Tuesday, April 3, 2012

That's a Wrap: Part 5 & Done

Fleet Street, former center of the universe for journalists and printers. Nice mosaic advertising on the left-side building.

Somerset House. I'd heard it announced on Tube trains as a place to exit, but didn't know what it was. As we walked along the Strand we saw an entrance to a courtyard and went in to find this exhibit of 10,000 ceramic blooms placed in the grass courtyard. Somerset Place, as it used to be called, was originally built by the Duke of Somerset. After he was executed at Tower Hill it was used by Princess Elizabeth before she became Queen Elizabeth (mid-1500s). The east wing now forms part of King's College London.

Never know what you'll run across as you walk around London.

For instance, this is another courtyard that caught our eye as we walked along the Strand. No idea what this is about, but it's impressive.

Just another ordinary building on the Strand.

Lots of pubs in the Strand and Fleet Street area. The George has been here since 1723. Samuel Johnson, author of A Dictionary of the English Language (1755), used The George as his postal address for a while.

The hand-carved exterior decorations of The George are beautiful, if not puzzling.
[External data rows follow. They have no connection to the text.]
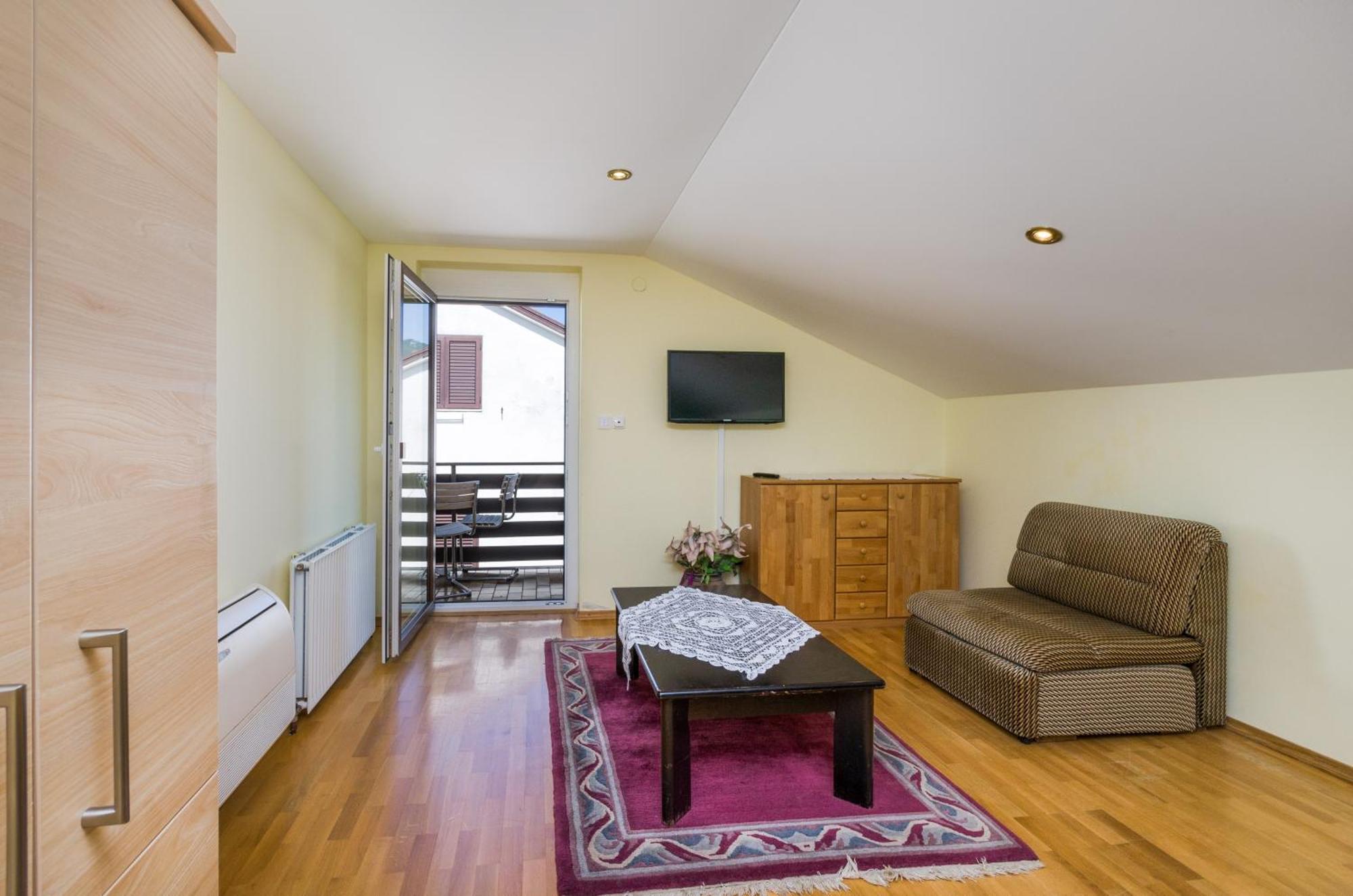 Villa Nada Crikvenica Eksteriør billede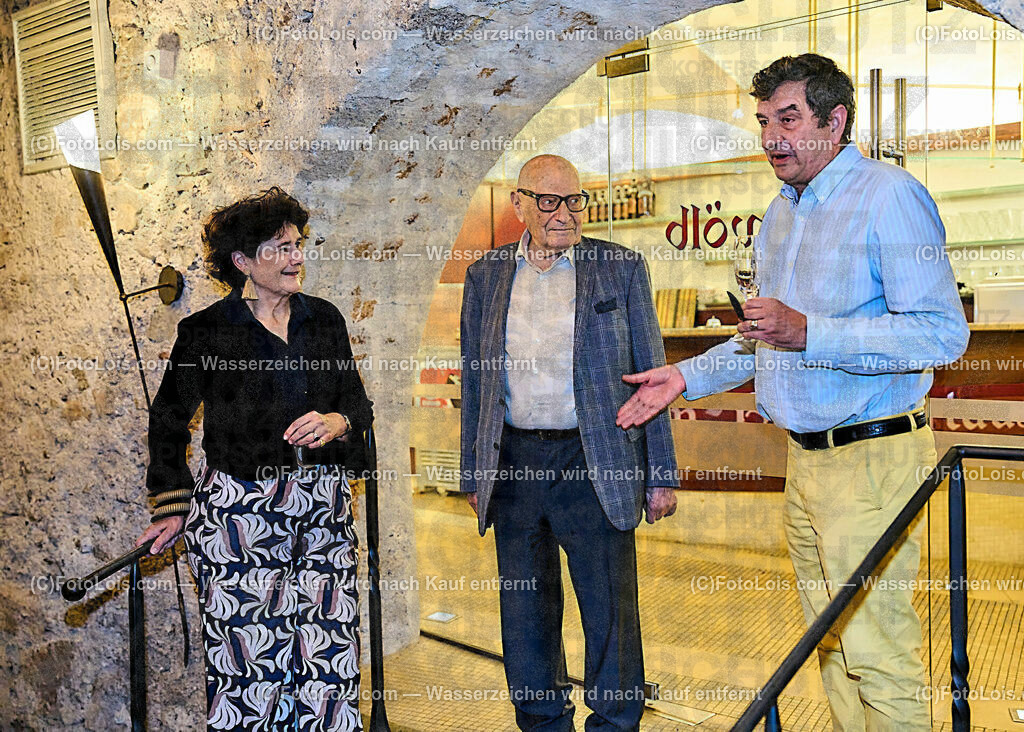 ALP9569_Foederation_Chopin-Ges_Kanitzer-Paszkiewicz | (C)FotoLois.com, Alois Spandl, Föderation der internationalen Chopin-Gesellschafen (deren gibt es weltweit 34) - Zusammentreffen und Sitzung im Vorfeld des XXXIX. Chopinfestivals in der Kartause Gaming und Rahmenprogramm - Ausflug mit dem Bus zum Lunzer See und nach Lackenhof, gemeinsames Abendessen, Do 3. August 2023.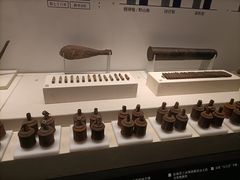 -侵华日军南京大屠杀遇难同胞纪念馆-停车场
They depict naked men chasing geese, pigs, and roosters. Makes perfect sense to me.

We find ourselves at the Inner Temple again. The Inner Temple and this entire area is one of four Inns of Court in London, professional associations for judges and lawyers. Dating back to the 1300s. 

Inner Temple window.

Inner Temple entrance.

A tour guide tells her group about the Inner Temple.

Robin reads a plaque about the history of the Inner Temple.

One of the courtyards in the Temple area.

The Middle Temple, in an adjoining courtyard.

Detail of the Middle Temple entrance. 

One of the entrances to the Temple courtyards. Just assume everyone you see in this area is a lawyer or a judge.

It could be my imagination, but the number of pubs seems to increase with the number of lawyers and judges in the area.

It's 5 p.m. Do you know where your lawyer is? Standing outside the nearest pub, I'll bet.

I'm sure someone is getting billed by the hour for this.